Der Kindergarten betreut 86 Kinder fünf Tage die Woche. "Die Einteilung der Schichten war unsere größte Sorge. Wir dachten, alle wollen Montag oder Freitag frei haben", sagt Poeiras. Um so größer war dann die Überraschung, als die Liste komplett war, auf der alle ihren Wunschtag eingetragen hatten. Manche wollten den Montag, andere den Mittwoch, wieder andere den Donnerstag… sie hatten sich zu früh Sorgen gemacht.

Einige Einschränkungen sind dennoch notwendig. So kann das Küchenpersonal freitags nicht frei nehmen, weil da die kommende Woche geplant wird. Und die Erzieherinnen für die Allerkleinsten müssen montags da sein, weil nach dem Wochenende Babys und Eltern mehr Aufmerksamkeit brauchen. "Das einzige Problem, das es noch zu lösen gilt, ist die interne Kommunikation", sagt Poeiras. Es sei nicht leicht, einen Tag zu finden, an dem alle da sind.

Sechs Monate Pilotprojekt

Caminhos da Infância ist eines von 39 Unternehmen, die an einem sechsmonatigen Pilotprojekt teilnehmen. Es wurde vom Arbeitsministerium der portugiesischen Regierung unter dem Sozialdemokraten António Costa ins Leben gerufen, um zu untersuchen, ob und wie eine 4-Tage-Woche funktionieren kann.

## [DATEN]
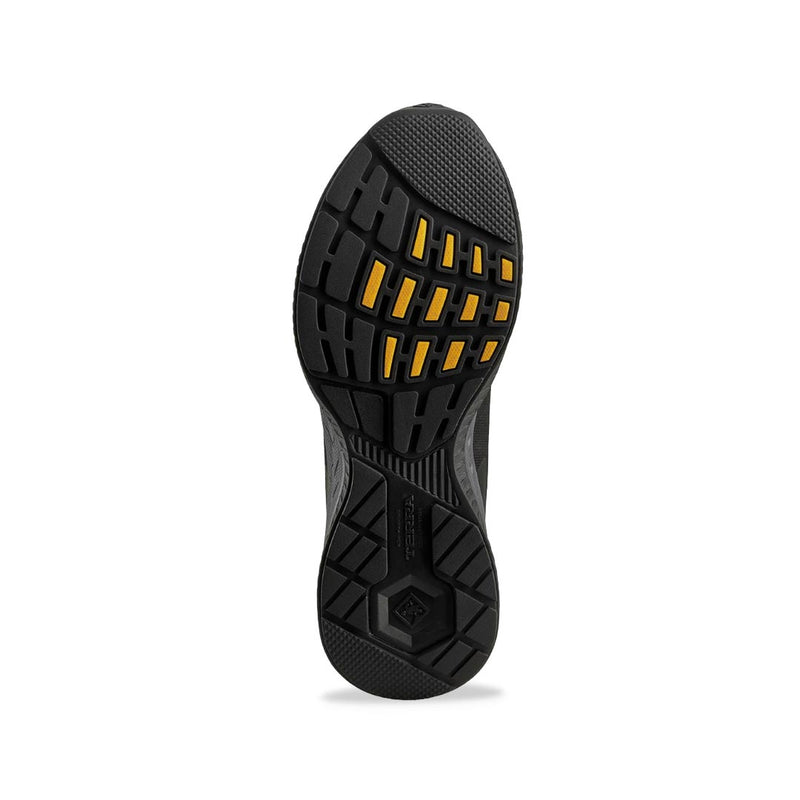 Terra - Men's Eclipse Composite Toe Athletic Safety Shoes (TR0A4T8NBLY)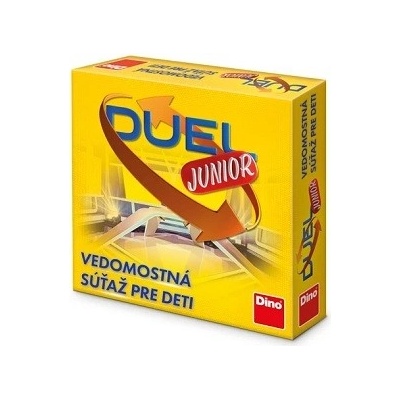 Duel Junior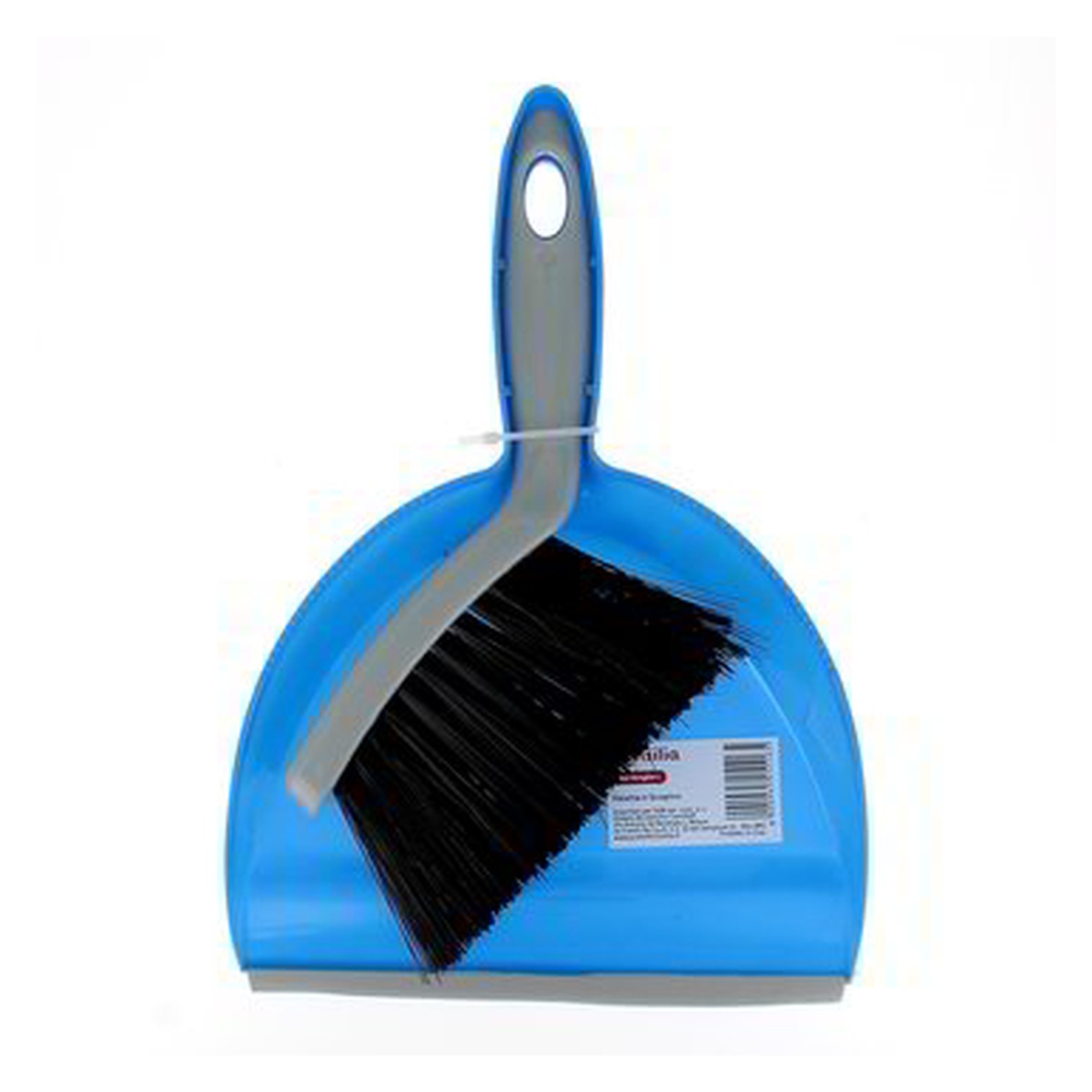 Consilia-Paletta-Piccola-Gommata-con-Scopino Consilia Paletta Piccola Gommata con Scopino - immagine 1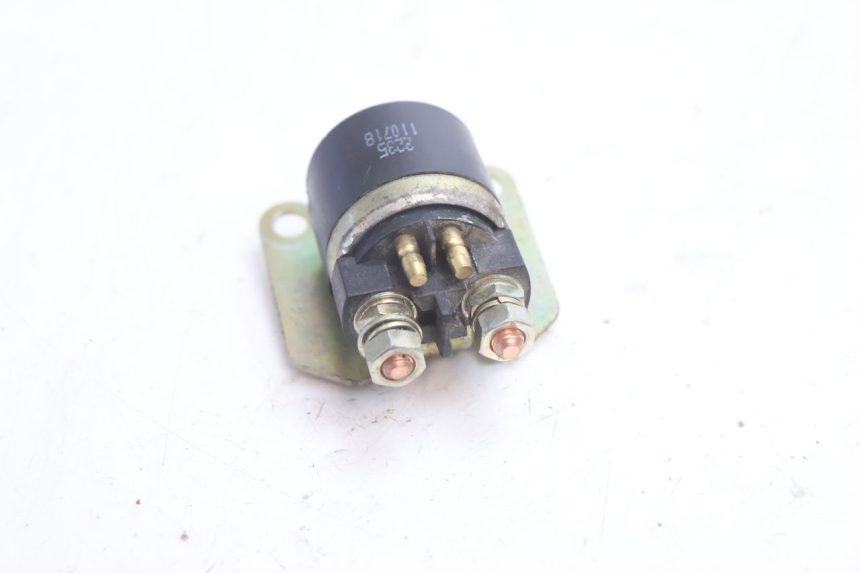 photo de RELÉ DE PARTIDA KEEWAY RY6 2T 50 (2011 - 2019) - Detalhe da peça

## [AUFGABEN]
- A) Wie viele Unternehmen nehmen laut Seitenauszug an dem sechsmonatigen Pilotprojekt teil?
- B) Gib den Absatz des Seitenauszugs, der mit „Einige Einschränkungen sind dennoch notwendig“ beginnt, als kurze Stichpunktliste wieder.
Stütze dich dabei nur auf den Seitenauszug.

## [ANTWORTEN]
- A) 39 Unternehmen.

- B)
- Das Küchenpersonal kann freitags nicht frei nehmen, weil dann die kommende Woche geplant wird.
- Die Erzieherinnen der Allerkleinsten müssen montags da sein, da Babys und Eltern nach dem Wochenende mehr Aufmerksamkeit brauchen.
- Ungelöst ist laut Poeiras nur die interne Kommunikation, weil sich kaum ein Tag findet, an dem alle da sind.